Aussi, puisqu’il semble que l’on ait déjà écarté cette dernière option – extrême, certes, mais surtout combien douloureuse –, ne reste plus que l’idée de la transition énergétique. Mais là aussi, c’est loin d’être simple, car si cette nécessité est (quasi) unanimement reconnue, le débat est loin d’être clos, tant cela impliquerait de mesures draconiennes. D’ailleurs, en avons-nous encore le temps ? Certes, 17 ans peuvent paraître beaucoup. Sauf que, ramenée à l’échelle politique, la marge de manœuvre apparaît déjà beaucoup plus mince. Changer de modèle et construire un nouveau monde, énergétique et économique, en moins de 20 ans semble même carrément hors de portée au niveau planétaire.

À vrai dire, que l’on choisisse l’option de la transition ou du changement de modèle sociétal, la problématique reste la même : nous sommes loin d’être prêts à une telle révolution. Comment, en effet, imaginer que l’on puisse passer en un laps de temps si court d’une part de 82% de combustibles fossiles dans le bouquet énergétique mondial à 0% en 20 ans ? Sans compter qu’il nous faudrait remplacer cette perte énergétique par du renouvelable, ce qui là aussi paraît impossible puisqu’il s’agit d’une transition. Ajoutons que pendant ce temps la demande mondiale en pétrole et en charbon continuera forcément de croître – puisque couplée à la démographie mondiale, en hausse également –, et la voie apparaît cette fois clairement sans issue.

En vérité, nous avons plusieurs fois raté le coche. Il y a 50 ans déjà, lorsque Dennis Meadows et consorts nous prévenaient que notre monde ne pouvait éternellement emprunter la trajectoire d’une croissance soutenue, sachant que celle-ci s’appuie sur des ressources non extensibles et non renouvelables, et donc tendant à se raréfier de plus en plus. Mais aussi il y a 30 ans, quand les scientifiques commençaient à nous mettre en garde sur les dangers de l’effet de serre. Puis, enfin, plus près de nous, lorsque, conscients du problème, nous n’avons cessé de tergiverser sur la question et de prendre les mauvaises décisions. Avec pour résultat aujourd’hui de voir, certes, l’énergie renouvelable progresser, mais aussi le non renouvelable, et cette fois à un rythme accéléré.

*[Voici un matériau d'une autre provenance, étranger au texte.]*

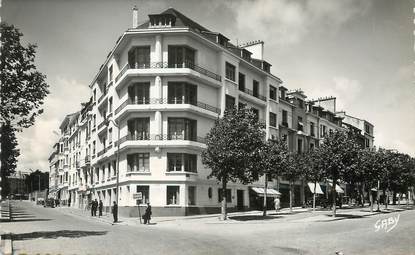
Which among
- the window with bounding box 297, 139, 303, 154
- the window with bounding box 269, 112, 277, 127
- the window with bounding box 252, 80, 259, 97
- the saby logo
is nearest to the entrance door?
the window with bounding box 269, 112, 277, 127

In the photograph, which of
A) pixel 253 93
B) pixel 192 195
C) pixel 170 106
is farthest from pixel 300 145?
pixel 170 106

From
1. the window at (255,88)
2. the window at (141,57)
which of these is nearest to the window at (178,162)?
the window at (141,57)

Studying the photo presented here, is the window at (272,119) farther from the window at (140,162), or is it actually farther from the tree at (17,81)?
the tree at (17,81)

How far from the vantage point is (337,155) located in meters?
33.9

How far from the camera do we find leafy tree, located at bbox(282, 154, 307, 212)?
42.4 meters

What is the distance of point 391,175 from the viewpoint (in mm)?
50938

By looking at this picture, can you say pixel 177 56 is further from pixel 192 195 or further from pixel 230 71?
pixel 192 195

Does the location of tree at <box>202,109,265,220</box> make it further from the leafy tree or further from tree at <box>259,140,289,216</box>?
the leafy tree

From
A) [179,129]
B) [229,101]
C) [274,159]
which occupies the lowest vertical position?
[274,159]

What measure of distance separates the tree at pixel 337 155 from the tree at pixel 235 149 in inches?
209

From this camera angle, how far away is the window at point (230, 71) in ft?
150

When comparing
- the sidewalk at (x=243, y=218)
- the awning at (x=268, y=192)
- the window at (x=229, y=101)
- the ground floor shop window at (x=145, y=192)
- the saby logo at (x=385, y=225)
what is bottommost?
the sidewalk at (x=243, y=218)

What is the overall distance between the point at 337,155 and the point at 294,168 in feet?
33.4

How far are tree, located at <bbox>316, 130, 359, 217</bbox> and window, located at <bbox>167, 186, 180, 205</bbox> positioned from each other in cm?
1252
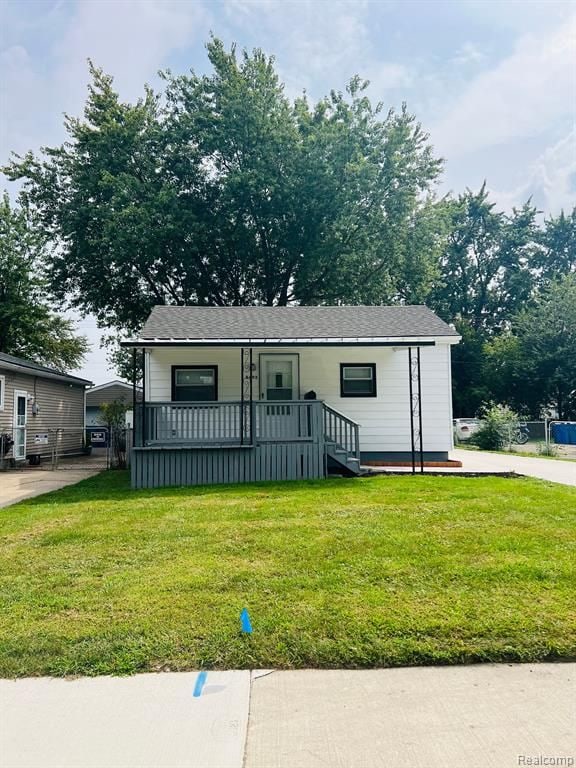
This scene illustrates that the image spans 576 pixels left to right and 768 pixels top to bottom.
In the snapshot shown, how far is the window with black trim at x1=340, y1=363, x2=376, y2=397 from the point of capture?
11531 millimetres

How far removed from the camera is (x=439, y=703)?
2.42 meters

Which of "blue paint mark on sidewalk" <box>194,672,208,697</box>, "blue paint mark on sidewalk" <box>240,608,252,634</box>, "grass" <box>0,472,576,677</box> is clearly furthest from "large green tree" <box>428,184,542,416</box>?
"blue paint mark on sidewalk" <box>194,672,208,697</box>

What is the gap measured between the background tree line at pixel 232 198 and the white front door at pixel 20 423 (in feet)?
22.6

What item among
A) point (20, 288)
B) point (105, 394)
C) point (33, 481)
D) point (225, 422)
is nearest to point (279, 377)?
point (225, 422)

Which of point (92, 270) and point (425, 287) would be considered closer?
point (92, 270)

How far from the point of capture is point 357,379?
1159cm

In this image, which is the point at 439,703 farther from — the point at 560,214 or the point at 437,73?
the point at 560,214

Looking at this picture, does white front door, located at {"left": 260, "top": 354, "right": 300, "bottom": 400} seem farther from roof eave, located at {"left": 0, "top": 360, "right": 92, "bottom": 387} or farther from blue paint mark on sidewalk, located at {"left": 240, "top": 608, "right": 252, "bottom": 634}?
blue paint mark on sidewalk, located at {"left": 240, "top": 608, "right": 252, "bottom": 634}

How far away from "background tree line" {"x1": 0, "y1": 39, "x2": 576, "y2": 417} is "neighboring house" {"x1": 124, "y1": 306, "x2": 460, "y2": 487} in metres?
8.34

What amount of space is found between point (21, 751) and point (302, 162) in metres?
20.5

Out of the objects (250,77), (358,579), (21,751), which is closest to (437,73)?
(250,77)

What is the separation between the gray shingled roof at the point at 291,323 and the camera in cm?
1027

Enfin, comment espérer convaincre le monde entier d’accélérer le pas dans la direction de la transition énergétique ? D’autant que nous sommes loin d’être tous logés à la même enseigne. Entre les pays consommateurs, comme ceux de l’Union européenne (et accessoirement Maurice) et les pays producteurs, on comprend que les intérêts ne sont pas les mêmes. À l’exemple de l’Arabie Saoudite, qui tire 70% de ses revenus de l’exportation de ses énergies fossiles, ou encore de l’Irak, pour sa part carrément à hauteur de 100%.

En d’autres termes, les nations se retrouvent, selon leur position dans l’échiquier, comme prises en étau. C’est ce qu’on appelle le « Dilemme du Prisonnier », jeu qui pousse à la trahison plutôt qu’à la coopération, alors que cette dernière option, bien plus sage, est la moins contraignante. En l’occurrence, dans la conjoncture, il s’agit de choisir entre nos intérêts personnels immédiats et la sauvegarde sur le long terme de l’humanité. La sagesse n’étant pas la qualité première de notre espèce, autant dire que la partie paraît perdue d’avance.